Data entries
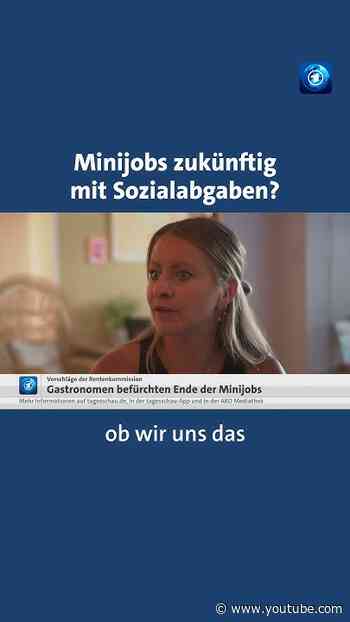 Rentenkommission: Minijobs zukünftig mit Sozialabgaben? #tagesschau #nachrichten #minijobs #rente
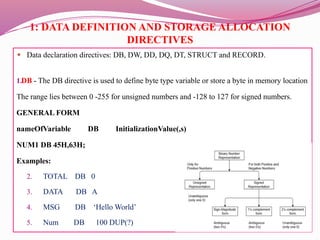 1: DATA DEFINITION AND STORAGE ALLOCATION
DIRECTIVES
● Data declaration directives: DB, DW, DD, DQ, DT, STRUCT and RECORD.
1.DB - The DB directive is used to define byte type variable or store a byte in memory location
The range lies between 0 -255 for unsigned numbers and -128 to 127 for signed numbers.
GENERAL FORM
nameOfVariable DB InitializationValue(,s)
NUM1 DB 45H,63H;
Examples:
2. TOTAL DB 0
3. DATA DB A
4. MSG DB ‘Hello World’
5. Num DB 100 DUP(?)
 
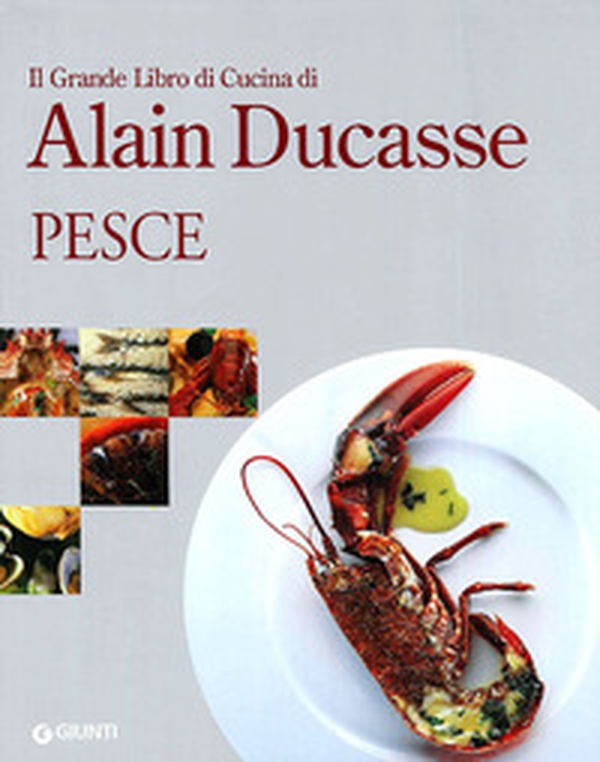 Il grande libro di cucina di Alain Ducasse. Pesce - Librerie.coop Il grande libro di cucina di Alain Ducasse. Pesce - Librerie.coop
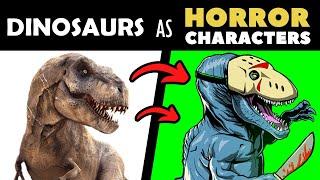 What if DINOSAURS were HORROR VILLAINS?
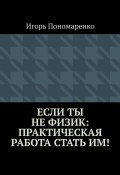 Если ты не физик: практическая работа стать им! (Игорь Пономаренко)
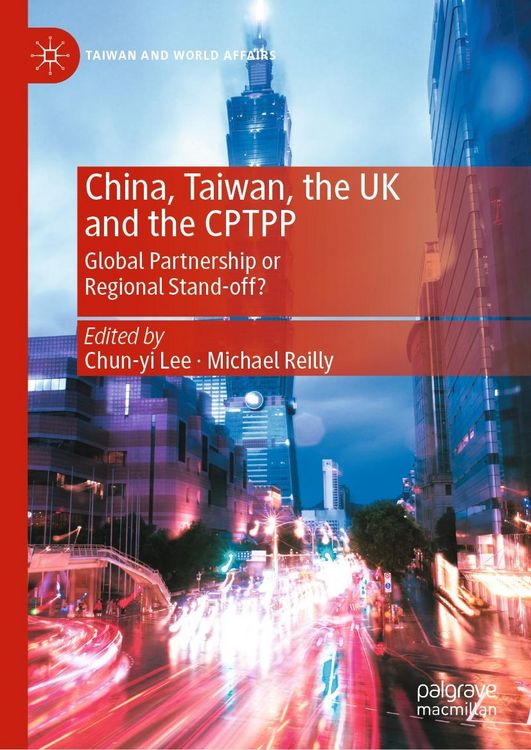 Produktbild: China, Taiwan, the UK and the CPTPP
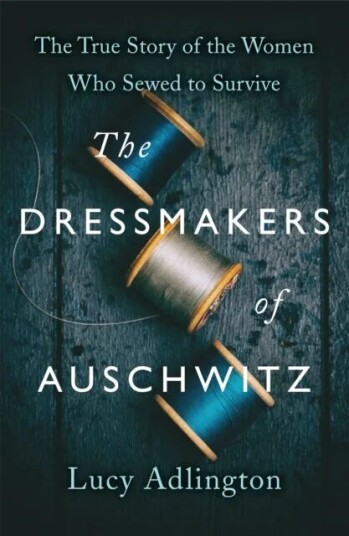 The Dressmakers Of Auschwitz Av Lucy Adlington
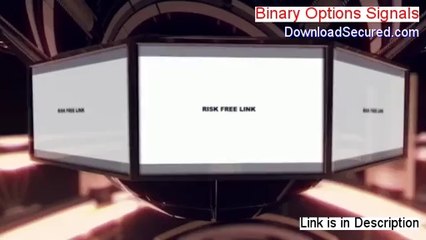 Binary Options Signals Download - Download Now [2014]
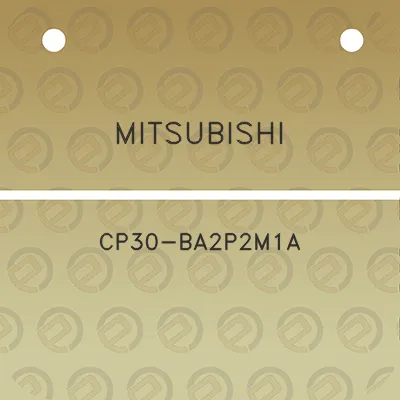 mitsubishi-cp30-ba2p2m1a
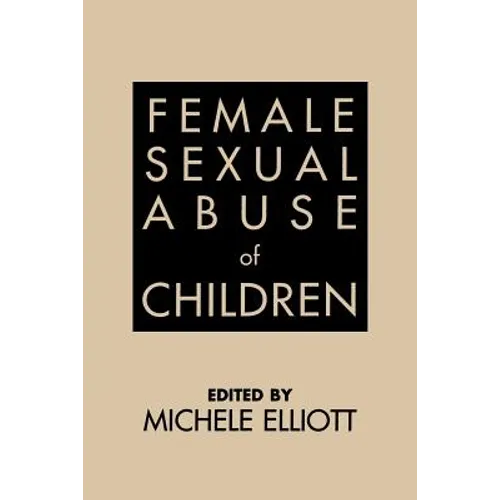 Female Sexual Abuse of Children - Paperback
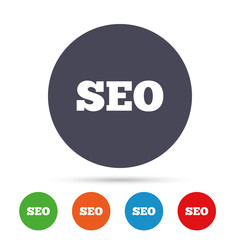 SEO sign icon. Search Engine Optimization symbol.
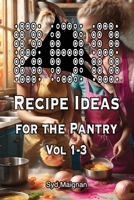 808 Recipe Ideas for the Pantry - Vol 1-3 B0CHL9L8T6 Book Cover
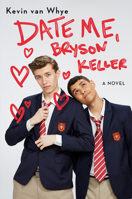 Date Me, Bryson Keller 0241435269 Book Cover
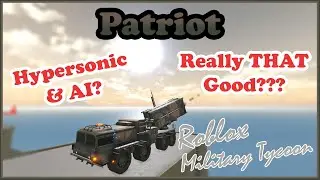 Patriot, Hypersonic & AI, Too Good To Be True? Military Tycoon Roblox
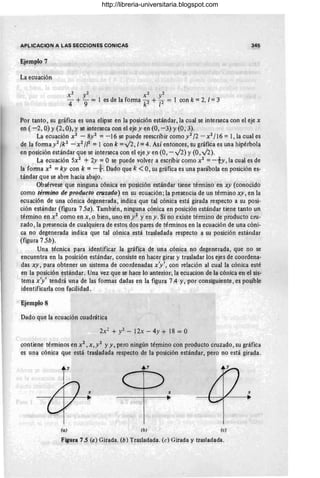 APLlCACION A LAS SECClON!=S CONICAS 345
Ejemplo 7
La ecuaciQn
X2 y2 X2 y2
4 + "9 = 1 es de la forma k2 + F = 1 con k =2, 1=3
Por tanto, su gr~fica es una elipse en la posición estándar, la cual se interseca con el eje x
en (-2, Q) y (2, Q), y se interseca con el eje yen (O, -3) Y(0, 3).
La ecuación X2 - 8y2 =-16 se puede reescribir como y2 /2 - X2 / 16 =1, la cual es
de la formay2 /k 2 - X2 /[2 =1 con k =v'2, 1=4. Así entonces, Su gráfica es una hipérbola
en posición estándar que se interseca con el eje y en (O , - v'2) y (O, v'2).
La ecuación 5x2 + 2y =°se puede volver a escribir como X2 =-ty, la cual es de
la forma X2 =ky con k =-}. Dado que k <0, ~u gráfica es una parábola en posición e~­
tándar que se abre hacia abajo.
Obsérvese que niflguna cónica en posición estándar tiene término en xy (conocido
como término de producto cruzado) en su ecuación; la presencia de un término xy, en la
ecuación de una cónica degenerada, indica, que tal cónica está girada respecto a su posi-
ción estándar (figura 75a). También, ninguna cónica en posición estándar tiene tanto un
término en X2 como en x, o bien, uno en y2 yen y. Si no existe término de producto cru-
zado, la presencia de cu~lquiera de estos dqs pareS de términos en la ecuación de una cóni-
ca no degenerada indica que tal cónica está trasladada respecto a su posición estándar
(figura 75b).
Una técnica para identificar la ~ráfica de una cónica nQ degenerada, que no se
encuentra en la posición estándar, consiste en hacer girar y trasladar los ejes de coordena-
das xy, para obtener un sistema de coordenadas x'y', con relación al cual la, cónica esté
en la posición estándar. Una vez que se hace lo anterior, la ecuación de la cónica en el sis-
tema x'y'tend~á una de las formas dadas en la figura 7.4 y, por consiguiente, es posible
identifica,rla con fac~ifla(:l.
Ejemplo 8
Dado que la ecuación cuadrática
2x: + y2 - 12x - 4 y + 18 = O
contiene térmÍ!lOs en X2 ,x,y2 y y, pero ningún término con producto cruzado, su gráfic'!
es una cónica que está trasJadada respecto de la posición estándar, pero no está gir,!da.
Cl~ %
(a) (b¡ (e)
F~Qra 7.5 (a) Girada. (l;) T~asladada. Ce) Girada y trasladada.
http://libreria-universitaria.blogspot.com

TASK OBJECTIVE
Copy every row above word for word, including only the text and leaving out the pictures.

RESULT OF THIS TASK
 Rentenkommission: Minijobs zukünftig mit Sozialabgaben? #tagesschau #nachrichten #minijobs #rente
 1: DATA DEFINITION AND STORAGE ALLOCATION
DIRECTIVES
● Data declaration directives: DB, DW, DD, DQ, DT, STRUCT and RECORD.
1.DB - The DB directive is used to define byte type variable or store a byte in memory location
The range lies between 0 -255 for unsigned numbers and -128 to 127 for signed numbers.
GENERAL FORM
nameOfVariable DB InitializationValue(,s)
NUM1 DB 45H,63H;
Examples:
2. TOTAL DB 0
3. DATA DB A
4. MSG DB ‘Hello World’
5. Num DB 100 DUP(?)
 
 Il grande libro di cucina di Alain Ducasse. Pesce - Librerie.coop Il grande libro di cucina di Alain Ducasse. Pesce - Librerie.coop
 What if DINOSAURS were HORROR VILLAINS?
 Если ты не физик: практическая работа стать им! (Игорь Пономаренко)
 Produktbild: China, Taiwan, the UK and the CPTPP
 The Dressmakers Of Auschwitz Av Lucy Adlington
 Binary Options Signals Download - Download Now [2014]
 mitsubishi-cp30-ba2p2m1a
 Female Sexual Abuse of Children - Paperback
 SEO sign icon. Search Engine Optimization symbol.
 808 Recipe Ideas for the Pantry - Vol 1-3 B0CHL9L8T6 Book Cover
 Date Me, Bryson Keller 0241435269 Book Cover
 Patriot, Hypersonic & AI, Too Good To Be True? Military Tycoon Roblox
 APLlCACION A LAS SECClON!=S CONICAS 345
Ejemplo 7
La ecuaciQn
X2 y2 X2 y2
4 + "9 = 1 es de la forma k2 + F = 1 con k =2, 1=3
Por tanto, su gr~fica es una elipse en la posición estándar, la cual se interseca con el eje x
en (-2, Q) y (2, Q), y se interseca con el eje yen (O, -3) Y(0, 3).
La ecuación X2 - 8y2 =-16 se puede reescribir como y2 /2 - X2 / 16 =1, la cual es
de la formay2 /k 2 - X2 /[2 =1 con k =v'2, 1=4. Así entonces, Su gráfica es una hipérbola
en posición estándar que se interseca con el eje y en (O , - v'2) y (O, v'2).
La ecuación 5x2 + 2y =°se puede volver a escribir como X2 =-ty, la cual es de
la forma X2 =ky con k =-}. Dado que k <0, ~u gráfica es una parábola en posición e~­
tándar que se abre hacia abajo.
Obsérvese que niflguna cónica en posición estándar tiene término en xy (conocido
como término de producto cruzado) en su ecuación; la presencia de un término xy, en la
ecuación de una cónica degenerada, indica, que tal cónica está girada respecto a su posi-
ción estándar (figura 75a). También, ninguna cónica en posición estándar tiene tanto un
término en X2 como en x, o bien, uno en y2 yen y. Si no existe término de producto cru-
zado, la presencia de cu~lquiera de estos dqs pareS de términos en la ecuación de una cóni-
ca no degenerada indica que tal cónica está trasladada respecto a su posición estándar
(figura 75b).
Una técnica para identificar la ~ráfica de una cónica nQ degenerada, que no se
encuentra en la posición estándar, consiste en hacer girar y trasladar los ejes de coordena-
das xy, para obtener un sistema de coordenadas x'y', con relación al cual la, cónica esté
en la posición estándar. Una vez que se hace lo anterior, la ecuación de la cónica en el sis-
tema x'y'tend~á una de las formas dadas en la figura 7.4 y, por consiguiente, es posible
identifica,rla con fac~ifla(:l.
Ejemplo 8
Dado que la ecuación cuadrática
2x: + y2 - 12x - 4 y + 18 = O
contiene térmÍ!lOs en X2 ,x,y2 y y, pero ningún término con producto cruzado, su gráfic'!
es una cónica que está trasJadada respecto de la posición estándar, pero no está gir,!da.
Cl~ %
(a) (b¡ (e)
F~Qra 7.5 (a) Girada. (l;) T~asladada. Ce) Girada y trasladada.
http://libreria-universitaria.blogspot.com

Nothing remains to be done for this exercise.